Piloto de Seia vai para a sua sexta participação na prova sul-americana que de 6 a 17 de janeiro se disputa integralmente no Peru

0 aos 100 28/12/2018 Desporto

O piloto, natural de Seia, vai disputar o Dakar2019 aos comandos de uma KTM450 Rally integrando a equipa oficial da KTM FACTORY RACING, equipa que venceu a prova nas últimas 17 edições. Esta será a sua sexta participação na prova sul-americana que de 6 a 17 de janeiro se disputa integralmente no Peru.
 
Para o piloto recordista em títulos nacionais de todo-o-terreno conquistados em moto e que este ano se sagrou vice-campeão nacional da modalidade. Disputar o Dakar inserido na equipa de fábrica austríaca vencedora das últimas 17 edições “é uma honra".
 
"Foi um ano de muito empenho, mas sinto-me física e psicologicamente preparado para este desafio para o qual trabalhámos todo o ano e sinto-me honrado em poder integrar a equipa oficial da KTM. A nível internacional venci o Marocco Desert Challenge, fui 2º na Taça do Mundo de Bajas e 2º no Panafrica Rally e disputei ainda, já na equipa KTM, o Rali de Marrocos. Em Portugal disputei os Campeonatos Nacionais de Todo-o-Terreno e de Rally Raid tendo sempre como grande objetivo preparar para o Dakar.”, revela Mário Patrão.

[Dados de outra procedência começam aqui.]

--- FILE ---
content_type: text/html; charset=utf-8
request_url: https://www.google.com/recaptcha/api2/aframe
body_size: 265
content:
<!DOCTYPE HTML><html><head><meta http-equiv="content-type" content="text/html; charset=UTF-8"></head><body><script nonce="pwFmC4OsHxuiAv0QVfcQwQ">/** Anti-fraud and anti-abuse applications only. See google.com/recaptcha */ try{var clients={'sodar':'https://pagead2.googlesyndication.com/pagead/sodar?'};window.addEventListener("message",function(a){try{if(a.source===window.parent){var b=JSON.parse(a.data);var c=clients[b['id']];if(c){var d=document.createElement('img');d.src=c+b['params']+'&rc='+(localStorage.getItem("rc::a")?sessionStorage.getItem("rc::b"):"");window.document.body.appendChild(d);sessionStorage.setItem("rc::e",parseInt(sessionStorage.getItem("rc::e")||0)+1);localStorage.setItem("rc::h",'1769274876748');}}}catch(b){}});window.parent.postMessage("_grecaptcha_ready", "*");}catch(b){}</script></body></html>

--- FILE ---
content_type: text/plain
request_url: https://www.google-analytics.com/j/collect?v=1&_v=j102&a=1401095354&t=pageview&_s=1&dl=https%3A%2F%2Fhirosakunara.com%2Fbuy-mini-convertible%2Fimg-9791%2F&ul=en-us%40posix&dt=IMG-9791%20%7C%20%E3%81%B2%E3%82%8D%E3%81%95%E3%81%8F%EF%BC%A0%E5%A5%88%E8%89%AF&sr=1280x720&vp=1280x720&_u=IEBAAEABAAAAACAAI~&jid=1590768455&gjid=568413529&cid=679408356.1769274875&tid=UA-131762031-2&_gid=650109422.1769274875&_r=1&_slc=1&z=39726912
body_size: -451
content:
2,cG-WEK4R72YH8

Mário Patrão venceu a Classe Maratona do Dakar 2016
 
Em 2016 Mário Patrão conquistou a classe maratona num Rali Dakar que completou no 13º lugar absoluto. Para este ano “a minha missão a nível individual é melhorar essa classificação. Temos noção que o Dakar é uma prova extremamente exigente e dura, mas quero ajudar a minha equipa a renovar o título que já conquistou por 17 vezes".
 
A edição 2019 do Dakar terá a capital peruana, Lima, como cenário da partida e da chegada desta edição que vai contar com um total de 5 mil quilómetros, 3 mil dos quais cronometrados, de um percurso composto 70% de dunas.
 
“Não estou em crer que por serem menos dias de competição que a corrida seja menos dura porque acredito que o objetivo da organização seja que os pilotos se mantenham em corrida. Acredito que a exigência se mantém elevada e vão continuar a ser muitas horas em cima da mota, muitas vezes em condições extremas e a necessidade de superação vai fazer-se sentir algumas vezes. Recordo-me que em 2013 as etapas do Peru foram muito difíceis. quero entrar com alguma cautela, sem arriscar demasiado, para terminar a prova com a mota em boas condições, estar bem fisicamente para poder dar o meu melhor como sempre tento fazer. Creio que se optar por cumprir estas ideias os resultados aparecerão”, conclui o piloto português.